1. A radial probability density function for an electron orbit

$$f(r) = Nr^2e^{-\frac{2r}{a}}$$

I feel that the easiest way to think of this curve is to first consider the curves $r^2$ and $e^-r$ separately, then consider the shape of the curve produced when multiplying the two together.

$r^2$ grows with r whilst $e^{-r}$decays to 0 with increasing r

when r is very small $e^{-r}$ $\approx$ 1, therefore the curve is effectively $r^2$.
when r $\to \infty$ $e^{-r} \to 0$, when we multiply the two numbers together a very small number will therefore result.

At r = 0, f(r) = f(0) = 0

at f(r) = 0
either $r^2$= 0 therefore r = 0
or $e^{\frac{-2r}{a}} = 0$ therefore r =$\ln(0) = \infty$
as r $\to \infty f(r) \to 0$

If we now differentiate the function we will be able to find its turning points

$\frac{d}{dr} Nr^2e^{-\frac{2r}{a}}$= $2Nr(1 - \frac{r}{a})e^{\frac{-2r}{a}}$

When $\frac{d}{dr}$ = 0 we find r =0, r= a and r = $\infty$

If we now differentiate once more to determine the nature of each of the turning points we find that:

$\frac{d^2f}{dr^2}= \frac{d}{dr}2Nr(1 - \frac{r}{a})e^{\frac{-2r}{a}}$
=$2(1-\frac{r}{a} + )(2r)(\frac{-1}{a}))Ne^{\frac{-2r}{a}} + (\frac{-2}{a}(2r)(1 - \frac{r}{a})Ne^{\frac{-2r}{a}}$

at r = 0 $\frac{d^2f}{dr^2}=2N$ which is greater than 0, therefore r = 0 is a minimum

at r = $\infty$ $\frac{d^2f}{dr^2}= 0$

at r = a $\frac{d^2f}{dr^2}=-2Ne^{-2}$ which is less than 0, therefore r = a is a maximum.

From the above information we can deduce the general shape of f(r) as shown below.
(Note: The graph below has been plotted assuming all constants equal 1 )

2. Potential energy for the vibrational modes of ammonium

$$V(x)=\frac{1}{2}kx^2+be^{-ax^2}$$

When x is very small $v(x) \approx be^{-ax^2}$
and when x is large $e^{-ac^2} \to 0$, v(x) $\approx \frac{1}{2}kx^2$

when x = 0, v(0) = b
by inspection it can be deduced that v(x) can never reach 0 as $be^{-ax^2}$ is always greater than 0 and $\frac{1}{2}kx^2$ is greater than 0 at all x except x=0, but at this point $be^{-ax^2}$= b

as x $\to \infty$ v(x) $\to \frac{1}{2}kx^2 \to \infty$

If we now differentiate the function we will be able to determine its turning points.

$\frac{dv}{dx} = xk - 2abxe^{-ax^2} = x(k-2abe^{-ax^2})$

when $\frac{dv}{dx}$ = 0 we find x = 0 and
$(k-2abe^{-ax^2}) =0$
therefore x = $\sqrt(\frac{-1}{a}\ln(\frac{k}{2ab})$

If we now differentiate once more to determine the nature of each of the turning points we find that:

$\frac{d^2v}{dx^2}= k - 2abe^{-ax^2} + 4a^2bx^2e^{-ax^2}$

at x = 0, $\frac{d^2v}{dx^2}= k- 2ab$ , the nature of this turning point will therefore depend on the relative magnitudes of the constants a,b and k.

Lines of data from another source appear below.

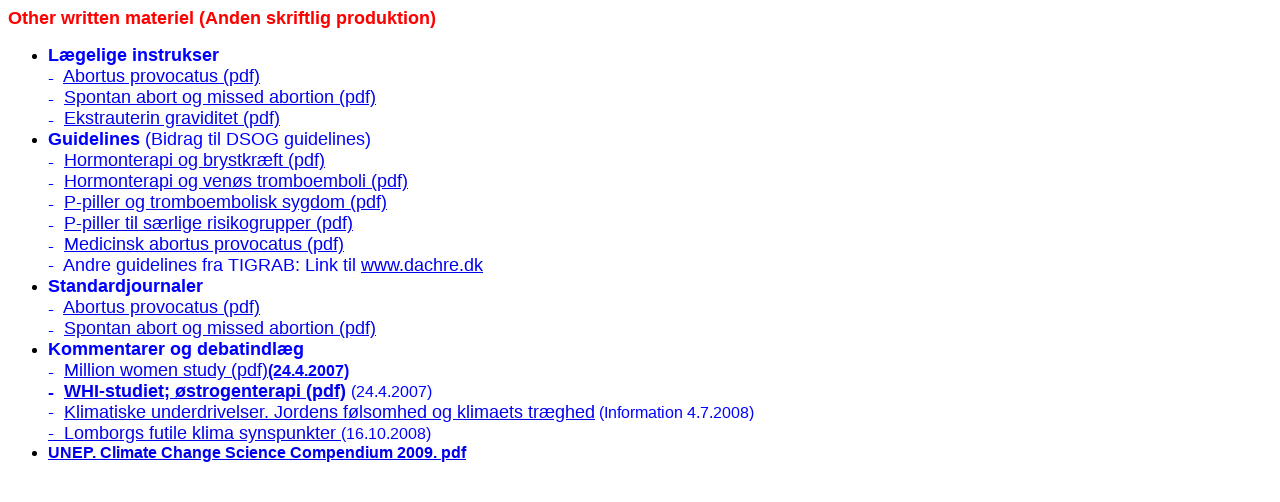

--- FILE ---
content_type: text/html
request_url: http://lidegaard.dk/Andet%20skriftligt%20materiale.htm
body_size: 1375
content:
<html>

<head>
<meta http-equiv="Content-Language" content="da">
<meta http-equiv="Content-Type" content="text/html; charset=windows-1252">
<title>Other written materiel</title>
</head>

<body>

<p><font size="4" color="#FF0000" face="Arial"><b>Other written materiel (Anden 
skriftlig produktion)</b></font></p>
<ul style="font-family: Arial; font-weight: bold">
	<li><font size="4" color="#0000FF">Lægelige 
	instrukser<span style="font-weight: 400"><br>-&nbsp; 
	<a target="_blank" href="Instrukser%20mv/ab-med.pdf">Abortus provocatus (pdf)</a><br>-&nbsp; 
	<a target="_blank" href="Instrukser%20mv/ab-imm-2004.pdf">Spontan abort og missed abortion (pdf)</a><br>-&nbsp; 
	<a target="_blank" href="Instrukser%20mv/X-uterin.pdf">Ekstrauterin graviditet (pdf)
	</a>
	</span></font></li>
	<li style="font-family: Arial; font-weight: bold">
	<font size="4" color="#0000FF">Guidelines<span style="font-weight: 400"> 
	(Bidrag til DSOG guidelines)<br>-&nbsp; 
	<a target="_blank" href="Instrukser%20mv/HT-BC%2004-08-13.pdf">Hormonterapi og brystkræft (pdf)</a><br>-&nbsp; 
	<a target="_blank" href="Instrukser%20mv/HT-VTE%2004-04-29.pdf">Hormonterapi og venøs tromboemboli 
	(pdf)</a><br>-&nbsp; 
	<a target="_blank" href="Instrukser%20mv/pp-trombose%2008.doc">P-piller og tromboembolisk sygdom 
	(pdf)</a><br>-&nbsp; <a target="_blank" href="Instrukser%20mv/PP-risiko.pdf">P-piller til særlige risikogrupper 
	(pdf)</a><br>-&nbsp; 
	<a target="_blank" href="Instrukser%20mv/Ab%20med%20guide%2008.doc">Medicinsk abortus provocatus (pdf)</a></span></font><br>
	<font size="4" color="#0000FF"><span style="font-weight: 400">-&nbsp; Andre 
	guidelines fra TIGRAB: Link til <a href="http://www.dachre.dk/TIGRAB">
	www.dachre.dk</a></span></font></li>
	<li><font size="4" color="#0000FF">Standardjournaler<span style="font-weight: 400"><br>-&nbsp; 
	<a target="_blank" href="Instrukser%20mv/Ab%20%20prov%20Jr.pdf">Abortus provocatus (pdf)</a><br>-&nbsp; 
	<a target="_blank" href="Instrukser%20mv/Imm.jr.pdf">Spontan abort og missed abortion (pdf)</a></span></font></li>
	<li><font size="4" color="#0000FF">Kommentarer og debatindlæg<span style="font-weight: 400"><br>-&nbsp; 
	<a target="_blank" href="Instrukser%20mv/Million%20women%20study.pdf">Million women study (pdf)</a></font><a target="_blank" href="Instrukser%20mv/Million%20women%20study.pdf"><font color="#0000FF">(24.4.2007)</font></a><font size="4" color="#0000FF"><br>-&nbsp; 
	<a target="_blank" href="Instrukser%20mv/WHI%20oestrogen.pdf">WHI-studiet; østrogenterapi (pdf)</a> </font>
	</span><span style="font-weight: 400"><font color="#0000FF">(24.4.2007)</font></span><br>
	<font color="#0000FF"><span style="font-weight: 400"><font size="4">-&nbsp;
	<a target="_blank" href="Instrukser%20mv/08-07-04%20Understatements%20inf.doc">
	Klimatiske underdrivelser. Jordens følsomhed og klimaets træghed</a></font></span>
	<span style="font-weight: 400">(Information 4.7.2008)</span></font><br>
	<font color="#0000FF" size="4">
	<a target="_blank" href="Instrukser%20mv/08-10-16%20Lomborg.doc">
	<span style="text-decoration: none; font-weight: 400">-&nbsp; </span>
	<span style="font-weight: 400">Lomborgs futile klima synspunkter </span></a>
	</font><span style="font-weight: 400"><font color="#0000FF">(16.10.2008)</font></span></li>
	<li><font color="#0000FF">
    <a target="_blank" href="Instrukser%20mv/09%20UNEP%20comp.pdf">UNEP. Climate Change Science Compendium 2009. pdf</a></font></li>
</ul>
<p><span style="font-weight: 400"><font size="4" color="#0000FF"><br>&nbsp;</font></span></p>
<p>&nbsp;</p>

</body>

</html>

If k is greater than 2ab, x=0 will be a minimum but if 2ab is greater than k it will be a minimum.

at x=$\sqrt(\frac{-1}{a}\ln(\frac{k}{2ab})$ we should expect a minimum (or possibly a point of inflexion) as a consequence of the fact that as there are only two turning points and as x $\to \infty$ $v(x) \to \infty$(it therefore cannot be a maximum).